Matters are considerably worse if one lives, as I do, in a place like Brooklyn, Ground Zero for The Overachieving Child and The Overly Anxious Parent. Here, prodigies abound, reared by parents of seemingly unlimited intelligence, achievement, and ambition. They’ve read all the right parenting books; they know where all the city’s best offerings for children are; they seem to know how best to place their child on the Fast Track. You can recite as many mantras about accepting your child for ‘who he or she is’ but those nostrums fight hard to make an appearance when confronted with the worry that your child has to ‘compete’ with sundry geniuses and their superbly switched-on parents. You remain well aware that ‘good schools’ are hard to get into; that the world that awaits your child is not increasing in tolerance or kindness for outliers.
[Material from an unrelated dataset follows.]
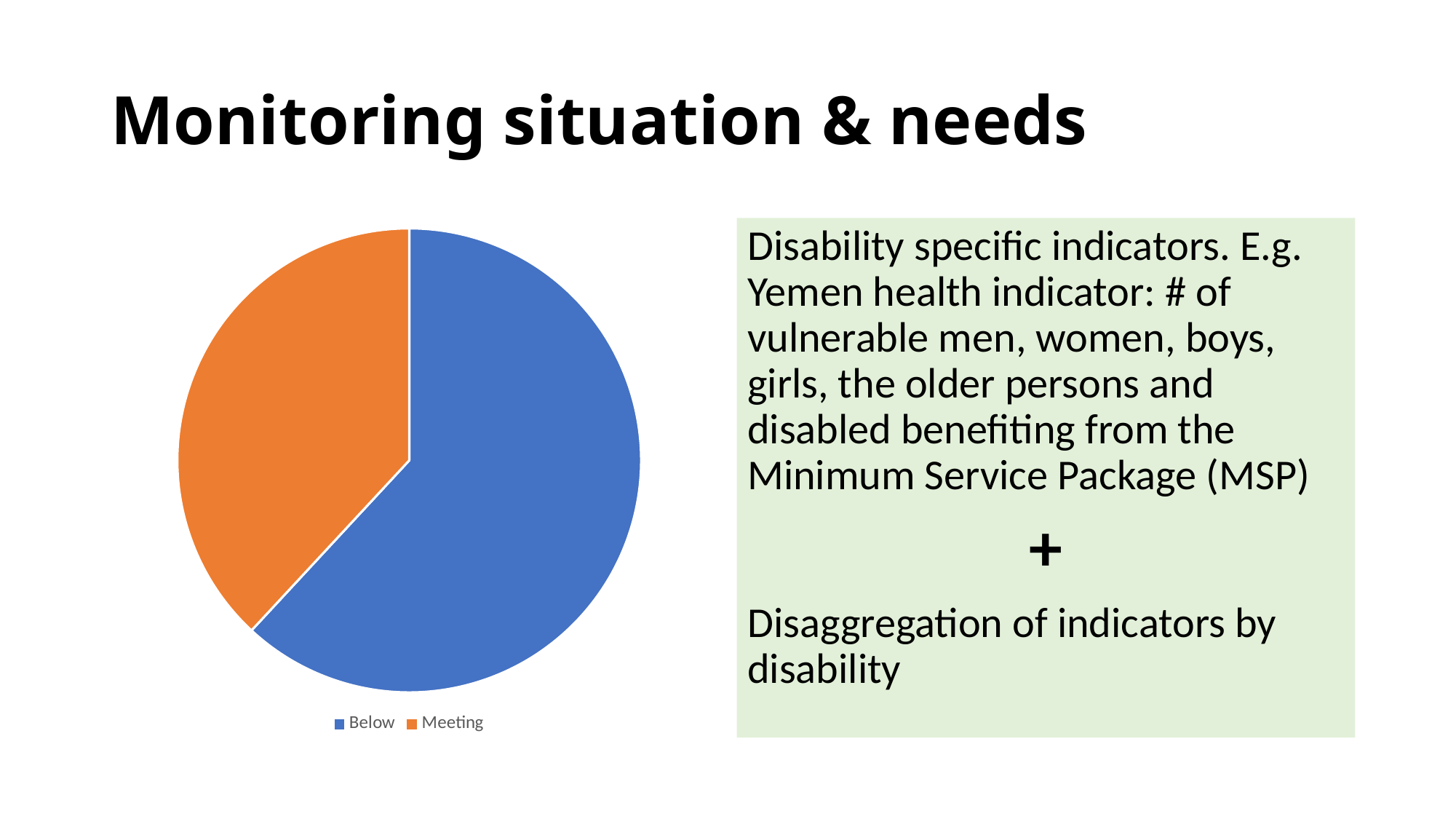
Which category has the smallest slice in the pie chart? Meeting What colour is the Meeting slice in the pie chart? orange How many entries does the legend of the pie chart list? 2 What kind of chart is shown on the slide? pie chart What colour is the Below slice in the pie chart? blue Which slice is larger in the pie chart, Below or Meeting? Below Which category has the largest slice in the pie chart? Below Does the Below slice take up more or less than half of the pie chart? more How many slices does the pie chart have? 2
Try as you might to take on board the various bits of parental comfort food that are sent your way by those who’ve been lucky enough to see their children flower and blossom into something approximating their parents’ hoped-for vision, the daily reality of dealing with the irregular ‘progress’ of your child continues to provide a steady IV line of incurable anxiety.

And much like the believers of old, we continue to hope for miracles, for displays of the spark of precocity that will reassure us all is well, that we are saved.